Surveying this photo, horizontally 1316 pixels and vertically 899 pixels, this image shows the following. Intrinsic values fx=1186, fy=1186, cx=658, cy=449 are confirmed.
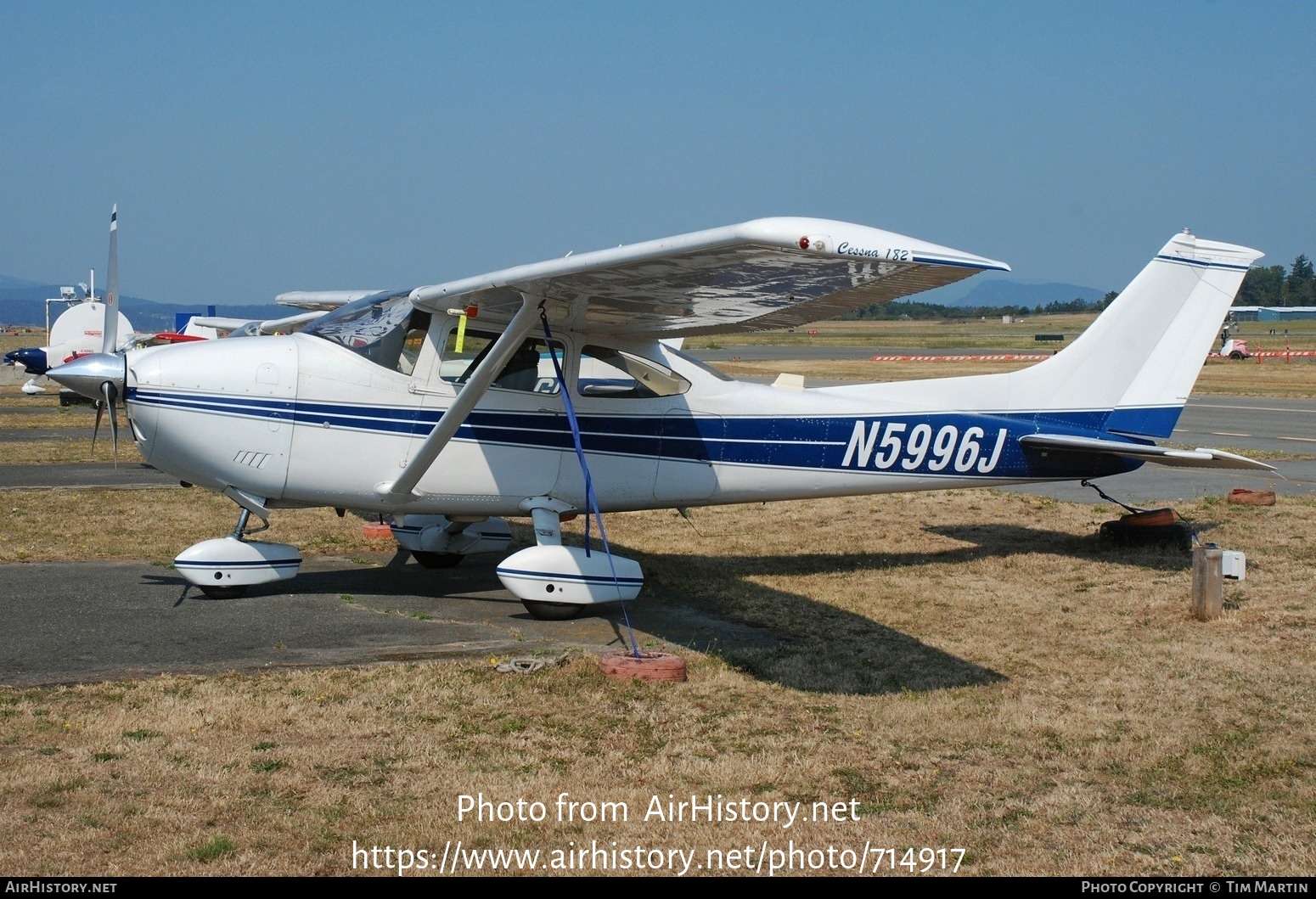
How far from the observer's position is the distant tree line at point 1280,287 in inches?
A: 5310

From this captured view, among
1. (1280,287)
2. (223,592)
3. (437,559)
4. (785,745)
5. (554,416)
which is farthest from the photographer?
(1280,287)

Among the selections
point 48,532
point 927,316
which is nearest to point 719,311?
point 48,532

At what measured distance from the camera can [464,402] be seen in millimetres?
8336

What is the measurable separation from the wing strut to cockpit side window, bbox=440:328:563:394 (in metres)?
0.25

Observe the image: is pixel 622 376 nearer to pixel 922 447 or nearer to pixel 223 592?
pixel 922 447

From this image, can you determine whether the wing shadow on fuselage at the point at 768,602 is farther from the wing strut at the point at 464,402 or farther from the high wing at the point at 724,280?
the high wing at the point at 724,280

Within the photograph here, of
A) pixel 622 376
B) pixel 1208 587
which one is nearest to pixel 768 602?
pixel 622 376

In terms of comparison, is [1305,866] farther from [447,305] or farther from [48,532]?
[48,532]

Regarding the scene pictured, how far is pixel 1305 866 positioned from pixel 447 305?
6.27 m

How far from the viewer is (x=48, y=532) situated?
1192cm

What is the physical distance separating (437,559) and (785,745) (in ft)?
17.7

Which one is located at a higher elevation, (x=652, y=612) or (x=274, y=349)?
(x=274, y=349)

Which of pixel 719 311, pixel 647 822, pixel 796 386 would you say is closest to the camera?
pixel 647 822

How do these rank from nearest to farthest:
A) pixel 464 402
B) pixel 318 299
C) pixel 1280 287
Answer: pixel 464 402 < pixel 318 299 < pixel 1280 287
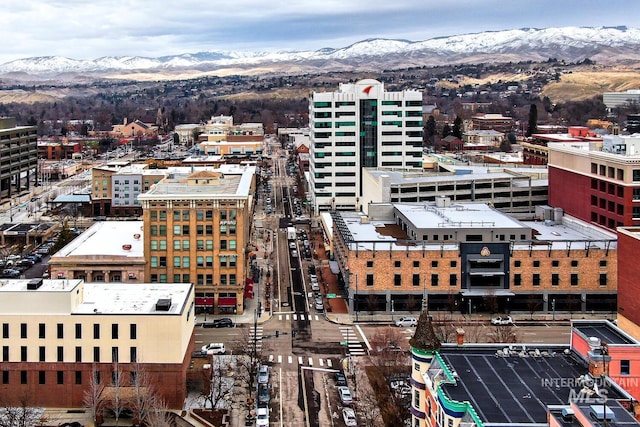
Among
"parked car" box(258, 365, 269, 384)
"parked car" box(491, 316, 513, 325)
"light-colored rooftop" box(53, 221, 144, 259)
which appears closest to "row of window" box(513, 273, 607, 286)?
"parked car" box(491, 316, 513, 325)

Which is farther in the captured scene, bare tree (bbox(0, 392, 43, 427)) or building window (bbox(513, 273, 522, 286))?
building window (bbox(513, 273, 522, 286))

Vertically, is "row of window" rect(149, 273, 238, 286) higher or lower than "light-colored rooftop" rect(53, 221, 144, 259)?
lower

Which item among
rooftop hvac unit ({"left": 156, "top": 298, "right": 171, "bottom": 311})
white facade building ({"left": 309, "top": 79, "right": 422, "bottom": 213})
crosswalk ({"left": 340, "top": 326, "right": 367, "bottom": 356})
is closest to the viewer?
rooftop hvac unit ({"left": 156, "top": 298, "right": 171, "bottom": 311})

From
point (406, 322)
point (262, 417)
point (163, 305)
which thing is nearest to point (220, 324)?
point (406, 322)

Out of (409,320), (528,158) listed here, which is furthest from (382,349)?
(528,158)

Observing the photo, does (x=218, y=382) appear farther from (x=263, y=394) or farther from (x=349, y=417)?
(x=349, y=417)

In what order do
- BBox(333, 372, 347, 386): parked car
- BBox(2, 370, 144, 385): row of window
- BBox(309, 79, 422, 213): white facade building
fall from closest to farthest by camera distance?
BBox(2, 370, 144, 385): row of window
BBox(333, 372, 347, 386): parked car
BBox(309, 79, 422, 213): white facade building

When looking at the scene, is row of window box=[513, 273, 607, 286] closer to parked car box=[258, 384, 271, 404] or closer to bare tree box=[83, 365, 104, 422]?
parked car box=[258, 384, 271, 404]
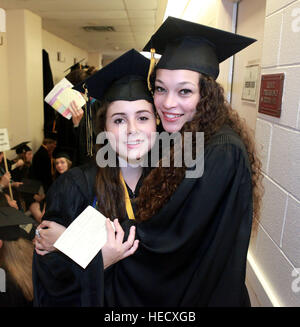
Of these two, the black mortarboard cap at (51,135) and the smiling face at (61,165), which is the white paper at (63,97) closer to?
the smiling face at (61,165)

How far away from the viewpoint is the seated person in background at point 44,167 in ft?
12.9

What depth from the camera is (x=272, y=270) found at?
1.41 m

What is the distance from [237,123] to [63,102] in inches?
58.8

-=-=-=-=-

*Task instructions*: Write out each line again precisely as it appears, skipping every picture.

*Expected answer*:
Surveying this photo, horizontally 1316 pixels and vertically 899 pixels, this image shows the following. Intrinsic values fx=1186, fy=1186, cx=658, cy=449 are confirmed.
How far from the observer's position is the distant tree line at point 1280,287 in inches?
A: 5310

From this captured view, among
1. (1280,287)
2. (223,592)
3. (437,559)
4. (785,745)
5. (554,416)
which is farthest from the photographer?
(1280,287)

Among the selections
point 48,532
point 927,316
which is nearest to point 719,311?
point 48,532

At what measured distance from the camera can [464,402] be seen in millimetres?
8336

What is the measurable separation from the wing strut to cockpit side window, bbox=440:328:563:394 (in metres)?
0.25

Observe the image: is pixel 622 376 nearer to pixel 922 447 or nearer to pixel 223 592?
pixel 922 447

From this image, can you determine whether the wing shadow on fuselage at the point at 768,602 is farther from the wing strut at the point at 464,402 or farther from the high wing at the point at 724,280?
the high wing at the point at 724,280

Within the photograph here, of
A) pixel 622 376
B) pixel 1208 587
which one is nearest to pixel 768 602?
pixel 622 376

In terms of comparison, is [1305,866] farther from [447,305] or farther from [48,532]?
[48,532]

Regarding the scene pictured, how far is pixel 1305 866 positioned from pixel 447 305?
6.27 m

How far from the viewer is (x=48, y=532) situated?
1192cm

What is the physical distance separating (437,559) and (785,745) (in ft)?
17.7

Which one is located at a higher elevation, (x=652, y=612) or (x=274, y=349)?
(x=274, y=349)

Which of pixel 719 311, pixel 647 822, pixel 796 386 would you say is closest to the camera?
pixel 647 822

How do these rank from nearest to farthest:
A) pixel 464 402
B) pixel 318 299
C) pixel 1280 287
Answer: pixel 464 402 < pixel 318 299 < pixel 1280 287
Among
"parked car" box(258, 365, 269, 384)
"parked car" box(491, 316, 513, 325)
"light-colored rooftop" box(53, 221, 144, 259)
which appears closest to "row of window" box(513, 273, 607, 286)?
"parked car" box(491, 316, 513, 325)

Which is farther in the captured scene, bare tree (bbox(0, 392, 43, 427)) or building window (bbox(513, 273, 522, 286))?
building window (bbox(513, 273, 522, 286))

Vertically, is "row of window" rect(149, 273, 238, 286) higher or lower than "light-colored rooftop" rect(53, 221, 144, 259)?
lower

Which item among
rooftop hvac unit ({"left": 156, "top": 298, "right": 171, "bottom": 311})
white facade building ({"left": 309, "top": 79, "right": 422, "bottom": 213})
crosswalk ({"left": 340, "top": 326, "right": 367, "bottom": 356})
is closest to the viewer?
rooftop hvac unit ({"left": 156, "top": 298, "right": 171, "bottom": 311})

From
point (406, 322)
point (262, 417)
point (163, 305)
which thing is nearest to point (220, 324)?
point (406, 322)

Out of (409,320), (528,158) listed here, which is furthest from (382,349)?
(528,158)

Observing the photo, does (x=218, y=382) appear farther from (x=263, y=394) or farther from (x=349, y=417)?
(x=349, y=417)

In what order do
- BBox(333, 372, 347, 386): parked car
- BBox(2, 370, 144, 385): row of window
- BBox(309, 79, 422, 213): white facade building
fall from closest to farthest by camera distance?
BBox(2, 370, 144, 385): row of window
BBox(333, 372, 347, 386): parked car
BBox(309, 79, 422, 213): white facade building

When looking at the scene, is row of window box=[513, 273, 607, 286] closer to parked car box=[258, 384, 271, 404] or closer to bare tree box=[83, 365, 104, 422]?
parked car box=[258, 384, 271, 404]
Of these two, the black mortarboard cap at (51,135) and the smiling face at (61,165), which is the white paper at (63,97) closer to?
the smiling face at (61,165)

How far away from the viewpoint is the seated person in background at point 44,167 in ft?
12.9

What depth from the camera is (x=272, y=270) found at?
1.41 m

What is the distance from [237,123] to [63,102] in inches?
58.8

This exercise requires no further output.